SUPPLIED INFORMATION:
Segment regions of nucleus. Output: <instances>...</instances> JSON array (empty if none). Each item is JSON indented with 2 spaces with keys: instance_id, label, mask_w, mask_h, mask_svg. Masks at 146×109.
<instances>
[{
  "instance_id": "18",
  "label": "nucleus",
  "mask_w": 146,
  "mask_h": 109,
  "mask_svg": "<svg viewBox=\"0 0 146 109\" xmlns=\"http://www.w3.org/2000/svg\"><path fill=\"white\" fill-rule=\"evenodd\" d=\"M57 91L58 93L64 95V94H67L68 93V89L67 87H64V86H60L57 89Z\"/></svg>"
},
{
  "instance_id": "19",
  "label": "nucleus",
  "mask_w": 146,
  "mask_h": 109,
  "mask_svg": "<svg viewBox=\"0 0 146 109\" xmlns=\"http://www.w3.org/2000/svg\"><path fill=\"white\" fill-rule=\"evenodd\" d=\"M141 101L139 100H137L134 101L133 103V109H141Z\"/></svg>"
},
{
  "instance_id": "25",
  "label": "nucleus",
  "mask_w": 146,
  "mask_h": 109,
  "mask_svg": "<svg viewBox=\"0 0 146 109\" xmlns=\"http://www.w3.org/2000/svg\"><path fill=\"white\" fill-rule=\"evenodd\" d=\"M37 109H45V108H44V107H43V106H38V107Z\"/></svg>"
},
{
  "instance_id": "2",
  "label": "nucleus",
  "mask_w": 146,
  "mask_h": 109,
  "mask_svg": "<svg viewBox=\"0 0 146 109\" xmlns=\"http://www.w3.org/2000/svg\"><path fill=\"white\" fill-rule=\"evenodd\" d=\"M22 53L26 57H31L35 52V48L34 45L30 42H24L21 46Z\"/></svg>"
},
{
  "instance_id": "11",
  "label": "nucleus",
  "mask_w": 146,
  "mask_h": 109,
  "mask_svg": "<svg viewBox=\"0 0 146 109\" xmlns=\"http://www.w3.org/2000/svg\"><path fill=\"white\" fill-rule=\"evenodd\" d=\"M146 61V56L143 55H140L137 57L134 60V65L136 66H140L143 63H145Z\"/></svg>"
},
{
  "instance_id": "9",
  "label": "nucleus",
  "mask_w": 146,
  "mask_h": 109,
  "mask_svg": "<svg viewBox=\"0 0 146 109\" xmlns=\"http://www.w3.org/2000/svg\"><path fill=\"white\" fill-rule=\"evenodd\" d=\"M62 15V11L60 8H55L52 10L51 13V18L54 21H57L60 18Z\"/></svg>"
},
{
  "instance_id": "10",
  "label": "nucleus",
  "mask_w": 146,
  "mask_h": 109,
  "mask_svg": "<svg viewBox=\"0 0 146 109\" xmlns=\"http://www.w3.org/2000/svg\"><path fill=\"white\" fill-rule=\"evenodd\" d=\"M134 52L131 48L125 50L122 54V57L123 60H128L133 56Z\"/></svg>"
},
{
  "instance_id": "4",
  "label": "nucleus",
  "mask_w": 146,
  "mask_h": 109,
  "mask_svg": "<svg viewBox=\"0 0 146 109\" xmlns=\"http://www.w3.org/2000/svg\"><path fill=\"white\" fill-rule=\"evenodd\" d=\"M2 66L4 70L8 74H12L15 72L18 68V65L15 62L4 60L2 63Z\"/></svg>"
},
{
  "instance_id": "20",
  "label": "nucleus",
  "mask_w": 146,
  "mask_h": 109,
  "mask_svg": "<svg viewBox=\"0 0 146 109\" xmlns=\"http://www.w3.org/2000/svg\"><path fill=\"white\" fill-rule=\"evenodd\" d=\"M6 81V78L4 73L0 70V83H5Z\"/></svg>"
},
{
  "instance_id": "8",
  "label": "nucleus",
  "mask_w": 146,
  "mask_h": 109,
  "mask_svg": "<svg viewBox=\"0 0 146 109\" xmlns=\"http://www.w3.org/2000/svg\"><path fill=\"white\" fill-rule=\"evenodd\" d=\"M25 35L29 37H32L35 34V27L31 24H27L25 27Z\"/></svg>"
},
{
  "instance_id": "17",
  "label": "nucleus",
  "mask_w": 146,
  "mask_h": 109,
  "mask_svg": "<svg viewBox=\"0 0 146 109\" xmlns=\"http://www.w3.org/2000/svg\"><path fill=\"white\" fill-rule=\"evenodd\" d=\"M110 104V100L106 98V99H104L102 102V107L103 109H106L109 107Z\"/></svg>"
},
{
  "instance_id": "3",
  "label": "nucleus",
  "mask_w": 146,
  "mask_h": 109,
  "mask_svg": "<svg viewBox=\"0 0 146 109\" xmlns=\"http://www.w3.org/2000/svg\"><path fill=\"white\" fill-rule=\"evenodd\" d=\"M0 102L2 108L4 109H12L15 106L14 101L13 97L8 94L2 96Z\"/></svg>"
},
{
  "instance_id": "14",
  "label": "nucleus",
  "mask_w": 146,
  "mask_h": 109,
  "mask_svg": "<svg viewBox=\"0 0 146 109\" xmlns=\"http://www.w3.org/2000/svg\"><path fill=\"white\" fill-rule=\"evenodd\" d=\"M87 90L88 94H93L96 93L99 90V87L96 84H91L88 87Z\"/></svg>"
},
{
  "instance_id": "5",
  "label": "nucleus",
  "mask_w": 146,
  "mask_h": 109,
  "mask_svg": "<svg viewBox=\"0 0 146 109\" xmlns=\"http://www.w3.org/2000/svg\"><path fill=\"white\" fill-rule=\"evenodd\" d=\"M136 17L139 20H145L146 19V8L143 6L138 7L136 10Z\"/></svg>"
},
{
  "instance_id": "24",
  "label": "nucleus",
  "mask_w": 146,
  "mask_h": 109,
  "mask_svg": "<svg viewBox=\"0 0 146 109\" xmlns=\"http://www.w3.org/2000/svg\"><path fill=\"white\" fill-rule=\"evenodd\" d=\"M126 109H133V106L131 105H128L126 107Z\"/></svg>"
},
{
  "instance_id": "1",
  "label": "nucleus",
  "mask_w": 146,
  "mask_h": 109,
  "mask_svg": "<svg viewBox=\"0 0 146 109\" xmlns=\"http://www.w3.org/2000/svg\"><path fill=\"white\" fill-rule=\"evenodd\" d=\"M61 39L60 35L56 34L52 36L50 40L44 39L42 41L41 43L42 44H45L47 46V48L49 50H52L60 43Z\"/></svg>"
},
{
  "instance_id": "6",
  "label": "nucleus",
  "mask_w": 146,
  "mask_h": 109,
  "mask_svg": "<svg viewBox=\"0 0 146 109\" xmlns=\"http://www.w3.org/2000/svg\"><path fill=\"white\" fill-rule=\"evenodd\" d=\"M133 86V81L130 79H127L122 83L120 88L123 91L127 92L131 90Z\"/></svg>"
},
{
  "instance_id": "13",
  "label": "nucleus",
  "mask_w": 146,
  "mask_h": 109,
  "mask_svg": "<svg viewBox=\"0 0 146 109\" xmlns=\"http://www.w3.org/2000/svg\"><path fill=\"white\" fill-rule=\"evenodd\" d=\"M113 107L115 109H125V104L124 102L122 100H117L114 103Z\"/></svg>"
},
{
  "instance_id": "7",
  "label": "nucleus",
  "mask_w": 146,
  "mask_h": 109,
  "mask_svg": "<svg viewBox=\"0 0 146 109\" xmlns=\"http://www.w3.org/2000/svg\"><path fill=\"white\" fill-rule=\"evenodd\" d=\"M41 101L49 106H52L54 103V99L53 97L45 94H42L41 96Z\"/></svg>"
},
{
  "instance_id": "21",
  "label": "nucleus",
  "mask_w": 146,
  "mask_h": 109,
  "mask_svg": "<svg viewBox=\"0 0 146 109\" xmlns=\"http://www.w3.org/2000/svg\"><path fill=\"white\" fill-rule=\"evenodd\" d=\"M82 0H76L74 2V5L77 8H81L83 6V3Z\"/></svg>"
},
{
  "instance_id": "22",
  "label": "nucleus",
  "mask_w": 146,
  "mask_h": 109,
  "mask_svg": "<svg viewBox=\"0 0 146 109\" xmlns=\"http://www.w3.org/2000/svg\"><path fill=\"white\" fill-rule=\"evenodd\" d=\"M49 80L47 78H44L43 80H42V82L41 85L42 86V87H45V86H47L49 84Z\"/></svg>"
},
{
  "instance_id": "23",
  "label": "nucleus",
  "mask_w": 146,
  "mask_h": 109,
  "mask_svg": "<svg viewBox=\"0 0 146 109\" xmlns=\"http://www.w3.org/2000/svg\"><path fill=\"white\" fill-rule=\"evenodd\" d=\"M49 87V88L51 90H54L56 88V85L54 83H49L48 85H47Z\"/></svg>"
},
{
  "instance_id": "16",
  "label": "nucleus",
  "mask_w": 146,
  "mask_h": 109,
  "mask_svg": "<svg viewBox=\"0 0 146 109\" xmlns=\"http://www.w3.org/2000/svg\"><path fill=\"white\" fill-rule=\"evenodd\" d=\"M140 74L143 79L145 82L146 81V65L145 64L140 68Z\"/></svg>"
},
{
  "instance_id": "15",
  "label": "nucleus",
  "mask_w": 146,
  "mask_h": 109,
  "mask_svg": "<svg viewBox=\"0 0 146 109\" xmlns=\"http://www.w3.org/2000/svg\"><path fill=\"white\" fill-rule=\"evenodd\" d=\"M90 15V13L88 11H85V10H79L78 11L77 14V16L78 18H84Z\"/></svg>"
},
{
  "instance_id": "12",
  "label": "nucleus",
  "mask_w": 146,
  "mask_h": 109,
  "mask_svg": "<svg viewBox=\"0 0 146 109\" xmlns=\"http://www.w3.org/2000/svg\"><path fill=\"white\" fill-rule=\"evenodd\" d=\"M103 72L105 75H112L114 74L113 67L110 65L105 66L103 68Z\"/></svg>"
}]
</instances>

---

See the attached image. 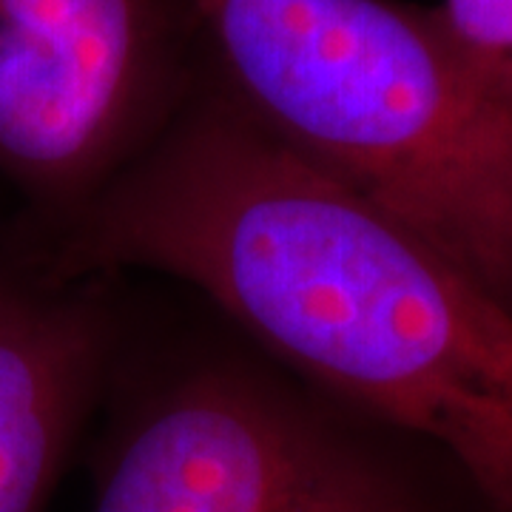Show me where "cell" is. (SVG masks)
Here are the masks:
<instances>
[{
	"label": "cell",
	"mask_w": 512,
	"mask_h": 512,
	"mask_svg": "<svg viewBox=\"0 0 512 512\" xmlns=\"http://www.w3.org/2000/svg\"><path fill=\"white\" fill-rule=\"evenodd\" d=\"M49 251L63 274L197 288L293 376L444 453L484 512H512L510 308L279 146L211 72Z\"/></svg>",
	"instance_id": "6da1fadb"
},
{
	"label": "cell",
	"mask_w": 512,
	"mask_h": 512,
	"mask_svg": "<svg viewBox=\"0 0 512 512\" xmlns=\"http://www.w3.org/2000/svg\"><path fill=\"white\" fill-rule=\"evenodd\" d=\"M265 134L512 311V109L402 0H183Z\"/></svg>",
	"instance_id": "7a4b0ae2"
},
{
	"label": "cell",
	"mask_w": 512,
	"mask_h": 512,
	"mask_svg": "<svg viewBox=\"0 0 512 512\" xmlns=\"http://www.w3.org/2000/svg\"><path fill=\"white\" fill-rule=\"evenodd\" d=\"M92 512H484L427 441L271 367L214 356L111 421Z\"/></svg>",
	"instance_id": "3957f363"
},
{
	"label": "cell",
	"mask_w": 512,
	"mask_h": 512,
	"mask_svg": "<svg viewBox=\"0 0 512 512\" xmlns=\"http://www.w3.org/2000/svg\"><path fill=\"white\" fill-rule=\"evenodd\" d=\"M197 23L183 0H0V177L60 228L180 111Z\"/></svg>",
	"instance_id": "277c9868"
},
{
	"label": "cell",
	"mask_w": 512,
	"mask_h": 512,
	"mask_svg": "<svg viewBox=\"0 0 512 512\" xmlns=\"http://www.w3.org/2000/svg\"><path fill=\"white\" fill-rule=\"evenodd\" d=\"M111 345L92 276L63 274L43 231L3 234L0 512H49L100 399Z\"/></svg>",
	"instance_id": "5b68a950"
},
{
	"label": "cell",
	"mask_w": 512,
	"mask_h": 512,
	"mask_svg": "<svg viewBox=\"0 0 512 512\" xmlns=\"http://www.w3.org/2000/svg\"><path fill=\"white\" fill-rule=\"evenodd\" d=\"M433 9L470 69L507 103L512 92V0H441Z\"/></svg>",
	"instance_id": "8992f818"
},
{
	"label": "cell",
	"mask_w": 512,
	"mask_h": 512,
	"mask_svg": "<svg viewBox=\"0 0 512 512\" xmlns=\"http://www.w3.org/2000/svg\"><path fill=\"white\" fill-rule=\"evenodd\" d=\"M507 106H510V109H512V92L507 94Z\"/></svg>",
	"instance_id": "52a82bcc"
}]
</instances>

==

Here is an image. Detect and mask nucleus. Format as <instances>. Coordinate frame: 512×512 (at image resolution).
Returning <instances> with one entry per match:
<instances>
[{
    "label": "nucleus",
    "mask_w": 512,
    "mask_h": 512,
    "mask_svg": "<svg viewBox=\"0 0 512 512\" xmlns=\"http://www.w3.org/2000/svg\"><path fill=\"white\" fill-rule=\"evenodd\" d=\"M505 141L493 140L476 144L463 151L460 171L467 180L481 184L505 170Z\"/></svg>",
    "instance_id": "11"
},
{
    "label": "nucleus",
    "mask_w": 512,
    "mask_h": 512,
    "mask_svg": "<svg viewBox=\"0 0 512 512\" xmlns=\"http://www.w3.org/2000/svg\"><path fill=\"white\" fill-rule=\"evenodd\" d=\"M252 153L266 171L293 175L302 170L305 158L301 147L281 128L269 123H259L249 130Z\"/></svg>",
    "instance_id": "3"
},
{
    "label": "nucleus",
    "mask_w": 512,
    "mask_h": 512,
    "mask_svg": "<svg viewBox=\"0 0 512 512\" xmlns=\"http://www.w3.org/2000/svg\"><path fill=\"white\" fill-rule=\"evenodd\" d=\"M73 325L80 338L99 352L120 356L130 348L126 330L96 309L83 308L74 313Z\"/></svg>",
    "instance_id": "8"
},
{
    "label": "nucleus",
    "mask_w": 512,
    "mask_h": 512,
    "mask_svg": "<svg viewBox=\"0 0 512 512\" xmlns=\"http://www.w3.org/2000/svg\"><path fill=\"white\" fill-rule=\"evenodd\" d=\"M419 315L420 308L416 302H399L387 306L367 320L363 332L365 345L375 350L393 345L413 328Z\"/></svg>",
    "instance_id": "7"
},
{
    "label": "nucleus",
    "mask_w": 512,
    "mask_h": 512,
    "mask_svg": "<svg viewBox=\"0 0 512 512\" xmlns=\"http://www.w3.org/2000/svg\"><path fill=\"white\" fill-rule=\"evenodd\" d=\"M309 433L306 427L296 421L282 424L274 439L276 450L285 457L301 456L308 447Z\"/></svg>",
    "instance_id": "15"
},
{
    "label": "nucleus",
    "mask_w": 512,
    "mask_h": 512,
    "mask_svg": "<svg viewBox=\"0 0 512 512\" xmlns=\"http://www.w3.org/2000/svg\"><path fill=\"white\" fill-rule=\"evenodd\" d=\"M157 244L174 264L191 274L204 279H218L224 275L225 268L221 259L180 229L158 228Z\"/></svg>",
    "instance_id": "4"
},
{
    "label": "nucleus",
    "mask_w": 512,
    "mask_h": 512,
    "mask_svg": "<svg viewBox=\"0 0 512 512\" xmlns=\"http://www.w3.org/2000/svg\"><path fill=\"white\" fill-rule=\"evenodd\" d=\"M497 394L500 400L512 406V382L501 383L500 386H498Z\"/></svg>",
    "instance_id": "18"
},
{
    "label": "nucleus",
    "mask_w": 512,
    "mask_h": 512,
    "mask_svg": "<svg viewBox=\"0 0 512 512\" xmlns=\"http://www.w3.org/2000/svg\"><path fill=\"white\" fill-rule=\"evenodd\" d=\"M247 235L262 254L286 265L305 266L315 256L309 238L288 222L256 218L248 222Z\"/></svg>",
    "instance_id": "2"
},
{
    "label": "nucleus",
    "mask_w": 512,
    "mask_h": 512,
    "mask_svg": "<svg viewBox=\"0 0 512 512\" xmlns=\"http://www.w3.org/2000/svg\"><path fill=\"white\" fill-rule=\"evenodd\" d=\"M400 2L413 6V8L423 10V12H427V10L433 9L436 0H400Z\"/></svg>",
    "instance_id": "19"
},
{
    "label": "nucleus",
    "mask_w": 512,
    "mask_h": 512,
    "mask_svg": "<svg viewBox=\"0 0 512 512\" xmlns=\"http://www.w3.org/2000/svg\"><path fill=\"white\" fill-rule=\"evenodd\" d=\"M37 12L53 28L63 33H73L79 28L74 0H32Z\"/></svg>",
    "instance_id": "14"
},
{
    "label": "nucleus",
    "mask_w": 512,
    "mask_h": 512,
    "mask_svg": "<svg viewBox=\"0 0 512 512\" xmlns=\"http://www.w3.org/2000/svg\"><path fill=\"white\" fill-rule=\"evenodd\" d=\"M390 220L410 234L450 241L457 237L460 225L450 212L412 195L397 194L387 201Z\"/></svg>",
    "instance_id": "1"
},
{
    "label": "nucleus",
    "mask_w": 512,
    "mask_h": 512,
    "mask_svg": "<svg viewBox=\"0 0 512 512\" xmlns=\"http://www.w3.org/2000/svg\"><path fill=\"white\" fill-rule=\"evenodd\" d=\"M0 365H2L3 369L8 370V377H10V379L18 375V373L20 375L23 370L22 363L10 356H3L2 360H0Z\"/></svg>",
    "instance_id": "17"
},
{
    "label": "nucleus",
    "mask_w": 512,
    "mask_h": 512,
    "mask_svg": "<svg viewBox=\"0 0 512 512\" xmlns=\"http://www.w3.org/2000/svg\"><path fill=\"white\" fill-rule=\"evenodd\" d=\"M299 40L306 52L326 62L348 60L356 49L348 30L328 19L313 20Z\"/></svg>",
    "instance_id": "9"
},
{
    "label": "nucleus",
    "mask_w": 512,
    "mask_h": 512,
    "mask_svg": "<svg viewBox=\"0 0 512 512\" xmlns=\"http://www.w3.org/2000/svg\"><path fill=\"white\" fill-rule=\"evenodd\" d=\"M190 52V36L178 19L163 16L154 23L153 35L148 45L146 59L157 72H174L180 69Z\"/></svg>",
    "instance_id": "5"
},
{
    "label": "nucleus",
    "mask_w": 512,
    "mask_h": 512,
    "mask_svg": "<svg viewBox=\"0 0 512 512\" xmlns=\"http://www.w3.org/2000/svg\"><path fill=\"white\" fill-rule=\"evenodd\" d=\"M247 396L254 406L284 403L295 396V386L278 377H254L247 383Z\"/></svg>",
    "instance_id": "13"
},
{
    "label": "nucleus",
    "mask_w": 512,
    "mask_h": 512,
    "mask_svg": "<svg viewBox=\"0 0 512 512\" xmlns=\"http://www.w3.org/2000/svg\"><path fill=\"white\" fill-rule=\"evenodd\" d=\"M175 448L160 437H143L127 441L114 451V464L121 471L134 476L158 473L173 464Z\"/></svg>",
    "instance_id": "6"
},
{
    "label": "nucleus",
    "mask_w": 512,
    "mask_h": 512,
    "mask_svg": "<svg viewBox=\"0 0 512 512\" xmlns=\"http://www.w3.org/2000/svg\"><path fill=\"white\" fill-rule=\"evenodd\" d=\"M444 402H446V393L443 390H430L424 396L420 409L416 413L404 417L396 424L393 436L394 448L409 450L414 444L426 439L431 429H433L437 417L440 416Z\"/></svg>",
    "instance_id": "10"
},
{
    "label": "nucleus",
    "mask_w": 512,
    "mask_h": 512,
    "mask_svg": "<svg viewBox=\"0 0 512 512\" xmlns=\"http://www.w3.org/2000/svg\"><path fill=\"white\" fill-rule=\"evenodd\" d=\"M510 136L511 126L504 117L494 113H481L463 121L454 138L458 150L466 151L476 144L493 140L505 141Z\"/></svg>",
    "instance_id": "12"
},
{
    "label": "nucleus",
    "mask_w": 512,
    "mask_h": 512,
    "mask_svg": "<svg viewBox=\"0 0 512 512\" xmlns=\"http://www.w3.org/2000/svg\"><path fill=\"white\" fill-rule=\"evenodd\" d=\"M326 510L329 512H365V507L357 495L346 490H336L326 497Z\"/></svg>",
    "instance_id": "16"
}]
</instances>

JOB:
Extract every line from the records above that contains the string "with".

TASK SOLUTION:
Segment regions of nucleus. Output: <instances>...</instances> JSON array (empty if none). Each item is JSON indented with 2 spaces with keys: instance_id, label, mask_w, mask_h, mask_svg. Masks at 146×109.
Returning <instances> with one entry per match:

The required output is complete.